Ach kommt, bevor es in die Berge und unter die Brücken geht, noch eine Anekdote von einem Bahnhof. Im Februar 1995 war ich zehn Tage allein in Großbritannien unterwegs. Diese Tour war eine der wenigen, die ich allein gemacht hatte. Mit einem Länderticket juckelte ich von London bis hoch nach Manchester, Glasgow und Inverness, um ein paar Fußballspiele zu besuchen und mir die Städte in Ruhe anzuschauen. Bevor ich mir mit etwas Vorlauf vor Ort eine Karte für das FA-Cup-Spiel Manchester United vs. Leeds United besorgen wollte, sollte die Nacht auf dem Flughafen von Manchester verbracht werden. Flughäfen waren meist eine sichere Bank. Zwar saugte und bohnerte immer irgendeine Servicekraft auch während der Nacht, doch immerhin war man sicher und es warm und trocken. Die Füße nach oben und wenigstens eine kleine Mütze voll Schlaf. In jener Nacht kam jedoch alles anders als geplant. Der Anschlusszug zum Airport wurde verpasst. Ich hing mitten in der Nacht auf dem Bahnhof Liverpool Lime Street fest. Draußen regnete es Katzen und Hunde, und in der Bahnhofshalle war ich schon bald der Einzige. Verrückt! Ich studierte in der mitgebrachten Sport Bild wirklich jeden Bericht, spazierte auf und ab und konnte schon bald jeden Aushang auswendig. Und wie schön, schon bald zeigte sich, dass ich doch nicht der Einzige in der großen düsteren Halle war.

^^^^^^^^

### [AUFGABEN]
A - Auf welchem Bahnhof saß die erzählende Person laut Textausschnitt mitten in der Nacht fest?
B - Prüfe, ob die folgenden Aussagen mit dem Textausschnitt übereinstimmen, und belege jede Entscheidung mit einem wörtlichen Zitat: (i) Die Reise durch Großbritannien dauerte zehn Tage. (ii) Die Nacht sollte auf dem Flughafen von Glasgow verbracht werden. (iii) Während der Nacht am Bahnhof war es draußen trocken.

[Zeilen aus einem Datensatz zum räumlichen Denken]
^^^^^^^^

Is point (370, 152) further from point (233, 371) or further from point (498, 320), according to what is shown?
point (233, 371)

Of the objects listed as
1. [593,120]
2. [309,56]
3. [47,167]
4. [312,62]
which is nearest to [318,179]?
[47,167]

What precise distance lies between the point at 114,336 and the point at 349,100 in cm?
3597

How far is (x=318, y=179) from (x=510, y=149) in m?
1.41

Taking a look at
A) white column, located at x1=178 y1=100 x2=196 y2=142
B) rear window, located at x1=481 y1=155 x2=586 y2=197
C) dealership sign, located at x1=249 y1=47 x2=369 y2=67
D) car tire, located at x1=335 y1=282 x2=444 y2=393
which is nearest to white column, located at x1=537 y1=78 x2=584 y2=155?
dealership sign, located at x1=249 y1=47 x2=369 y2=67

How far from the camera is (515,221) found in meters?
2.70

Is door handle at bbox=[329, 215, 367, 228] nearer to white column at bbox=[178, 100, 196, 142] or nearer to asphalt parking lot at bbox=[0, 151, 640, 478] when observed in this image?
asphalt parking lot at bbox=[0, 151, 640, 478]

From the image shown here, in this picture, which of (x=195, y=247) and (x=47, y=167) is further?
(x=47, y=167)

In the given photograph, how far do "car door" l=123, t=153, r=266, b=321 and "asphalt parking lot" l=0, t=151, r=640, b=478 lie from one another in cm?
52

^^^^^^^^

### [LÖSUNGEN]
A - Auf dem Bahnhof Liverpool Lime Street.

B -
(i) Ja: „Im Februar 1995 war ich zehn Tage allein in Großbritannien unterwegs.“
(ii) Nein: „sollte die Nacht auf dem Flughafen von Manchester verbracht werden“
(iii) Nein: „Draußen regnete es Katzen und Hunde“